Peritoneal GATA6 macrophage drives hepatic immunopathogenesis and maintains the T cell niche in the liver.

The source of macrophages that contribute to human liver disease remains poorly understood. The purpose of this study is to investigate the functional mechanism of peritoneal macrophages in the development of hepatic immunopathology. By performing the natural infection with the blood fluke Schistosoma japonicum (S. japonicum) and the chemically carbon tetrachloride (CCl )-induced liver injured mouse model, we identified the peritoneal cavity as an essential source of hepatic macrophages. Here, we show that a large number of F4/80 macrophages was accumulated in the peritoneal cavity during liver injury. An unknown source population of macrophages, which highly expressed GATA6 that is specific to peritoneal macrophages, was found to exist in the injured livers.
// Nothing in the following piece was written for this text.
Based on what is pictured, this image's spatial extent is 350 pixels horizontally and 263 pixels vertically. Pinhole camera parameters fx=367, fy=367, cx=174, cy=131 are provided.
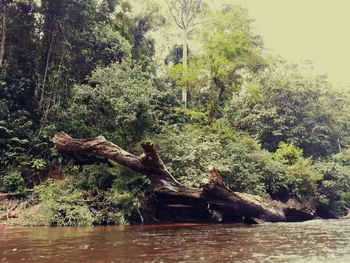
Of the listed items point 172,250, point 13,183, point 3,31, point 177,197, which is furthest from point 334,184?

Peritoneal macrophage deletion by injection with clodronate-containing liposomes led to an attenuated hepatic pathology and the inflammatory microenvironment, while adoptive transfer of macrophages into the abdominal cavity, by contrast, results in restoring liver pathology. Importantly, there are set genes of monocyte chemoattractant protein (MCP)-1, -2, and -3 that are highly related to recruit GATA6 macrophages during S. japonicum infection, while administration of bindarit, a selective inhibitor of MCPs synthesis, dramatically decreased the hepatic expression of GATA6 macrophages and thus attenuated hepatic pathology. Furthermore, in vivo study showed that peritoneal macrophages promote hepatic immunopathology is dependent on the accumulation of regulatory T cells (Tregs) in the liver. Altogether, these data provide the first clear evidence that GATA6 peritoneal macrophages play critical roles in both the formation of hepatic immunopathology and the accumulation of Tregs cells.